From 1870-1914 St. Nicholas became Russian Orthodox. Then, during the second World War, Czech army units were stationed here and artists were set to work restoring the church.
After the war, St. Nicholas was handed over to the Czech Hussite movement, with whom it remains today. It now serves as both a church and a magnificent venue for classical concerts.

We decided to walk to the Jewish area. On the way we saw this amazing view of the Castle.

As you leave Old Town Square via Parizska street, walk all the way to the end and there, on the left, lies the single oldest gothic structure (or what remains of it) in all of Prague. This half rebuilt building is the Old-New Synagogue and it is in fact is the oldest synagogue in Europe that is still currently used for religious services. Of architectural note is that it was originally called the New Synagogue when it was first built – in the year 1270. And it was one of the first Gothic buildings in Prague. As other, newer, synagogues were constructed, it became the Old-New Synagogue, and now remains the oldest standing Gothic building in the city.

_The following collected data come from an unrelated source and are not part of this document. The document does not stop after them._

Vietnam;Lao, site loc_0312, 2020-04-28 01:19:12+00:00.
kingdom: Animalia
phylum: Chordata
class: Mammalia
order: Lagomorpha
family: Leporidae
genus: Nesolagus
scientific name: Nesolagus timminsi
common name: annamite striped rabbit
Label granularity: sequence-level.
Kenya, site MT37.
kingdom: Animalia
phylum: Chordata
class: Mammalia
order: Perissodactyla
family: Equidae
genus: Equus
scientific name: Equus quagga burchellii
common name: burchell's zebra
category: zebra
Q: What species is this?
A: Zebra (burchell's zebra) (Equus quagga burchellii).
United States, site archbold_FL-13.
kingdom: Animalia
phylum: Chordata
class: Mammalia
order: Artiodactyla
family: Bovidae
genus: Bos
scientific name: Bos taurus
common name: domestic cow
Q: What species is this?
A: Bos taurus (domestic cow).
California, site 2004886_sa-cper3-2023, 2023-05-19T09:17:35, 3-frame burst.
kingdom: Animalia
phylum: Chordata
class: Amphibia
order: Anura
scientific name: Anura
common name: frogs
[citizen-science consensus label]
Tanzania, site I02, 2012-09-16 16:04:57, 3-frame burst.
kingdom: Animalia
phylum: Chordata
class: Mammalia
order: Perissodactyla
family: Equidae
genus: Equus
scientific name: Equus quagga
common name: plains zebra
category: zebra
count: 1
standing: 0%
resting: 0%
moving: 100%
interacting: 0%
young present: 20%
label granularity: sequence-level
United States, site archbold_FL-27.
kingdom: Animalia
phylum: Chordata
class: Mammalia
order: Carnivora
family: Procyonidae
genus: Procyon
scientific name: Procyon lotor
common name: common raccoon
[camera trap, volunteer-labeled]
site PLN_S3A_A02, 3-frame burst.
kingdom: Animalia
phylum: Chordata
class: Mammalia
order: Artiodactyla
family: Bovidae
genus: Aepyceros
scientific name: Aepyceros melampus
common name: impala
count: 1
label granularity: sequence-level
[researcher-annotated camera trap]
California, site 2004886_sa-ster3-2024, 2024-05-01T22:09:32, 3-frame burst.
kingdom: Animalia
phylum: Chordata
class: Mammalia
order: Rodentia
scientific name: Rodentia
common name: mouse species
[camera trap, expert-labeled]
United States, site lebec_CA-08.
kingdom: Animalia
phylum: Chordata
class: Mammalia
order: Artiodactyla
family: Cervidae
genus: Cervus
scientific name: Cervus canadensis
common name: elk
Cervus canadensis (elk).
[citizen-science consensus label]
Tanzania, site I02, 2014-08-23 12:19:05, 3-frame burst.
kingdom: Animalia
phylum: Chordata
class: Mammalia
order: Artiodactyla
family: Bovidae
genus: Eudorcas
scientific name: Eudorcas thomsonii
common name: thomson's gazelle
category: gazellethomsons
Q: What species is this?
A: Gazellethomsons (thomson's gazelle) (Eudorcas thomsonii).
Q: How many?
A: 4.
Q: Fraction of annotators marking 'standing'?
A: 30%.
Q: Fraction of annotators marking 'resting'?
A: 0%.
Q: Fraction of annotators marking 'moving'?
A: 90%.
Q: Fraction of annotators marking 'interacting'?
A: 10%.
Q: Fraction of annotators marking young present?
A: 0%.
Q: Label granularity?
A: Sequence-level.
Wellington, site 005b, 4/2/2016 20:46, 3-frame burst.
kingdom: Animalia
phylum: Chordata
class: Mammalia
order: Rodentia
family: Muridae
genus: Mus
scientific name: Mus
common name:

Also of note: Franz Kafka's bar mitzvah took place here.
Maisel Synagogue

 I love this restaurant van!

 Looking towards the Jewish graveyard. You have to be on a tour to visit it, however, Monika, our guide, had told us there is a hole in the wall where you can look in. We went looking for it.

The Old Jewish Cemetary was established in the first half of the 15th century. Along with the Old-New Synagogue, it is one of the most important hictoric sites in Prague´s Jewish Town. The oldest tombstone, which marks the grave of the poet and scholar Avigdor Karo, dates from the year 1439. Burials took place in the cemetery until 1787. Today it contains some 12,000 tombstones, although the number of persons buried here is much greater. The cemetery was enlarged a number of times in the past. In spite of this the area did not suffice and earth was brought in to add further layers. It is assumed that the cemetery contains several burial layers placed on top of each other. The picturesque groups of tombstones from various periods emerged through the raising of older stones to the upper layers.The most prominent person buried in the Old Jewish Cemetery is without a doubt the great religious scholar and teacher Judah Loew ben Bezalel, known as Rabbi Loew (d. 1609), who is associated with the legend of the Golem. Among the many other prominent persons buried in the Old Jewish Cemetery are: the Mayor of the Jewish Town Mordechai Maisel(d. 1601), the Renaissance scholar, historian, mathematician and astronomer David Gans (d. 1613), scholar and historianJoseph Solomon Delmedigo (d. 1655), and rabbi and collector of Hebrew manuscripts and printed books David Oppenheim (d. 1736).

As we left the Jewish quarter we came across this plaque attached to a wall by the Jan Palach Square (Náměstí Jana Palacha)  on right bank of the Vltava River next to the Jewish Quarter. Unlike other squares in the Old Town, Jan Palach Square was formed at the end of 19th century, making it one of the newest ones. Formerly called 'Red Army Square' changed name after the 1989 Velvet Revolution in great honour of Jan Palach, the 21-year-old philosophy student who immolated himself to death in January 1969 as a protest against the Soviet occupation of Czechoslovakia. On the east side of the square is the philosophy building of Charles University, where Palach attended his lectures. 

We headed towards the river and were treated to more great views of the castle and St. Vitus Church dominating the hill.

We head back to Old Town and as you can see by the clock on the Old Town Tower it is almost noon and the crowds are gathering once again for the Astronomical Clock display. We are ready to have lunch and then meet our group for our afternoon excursion.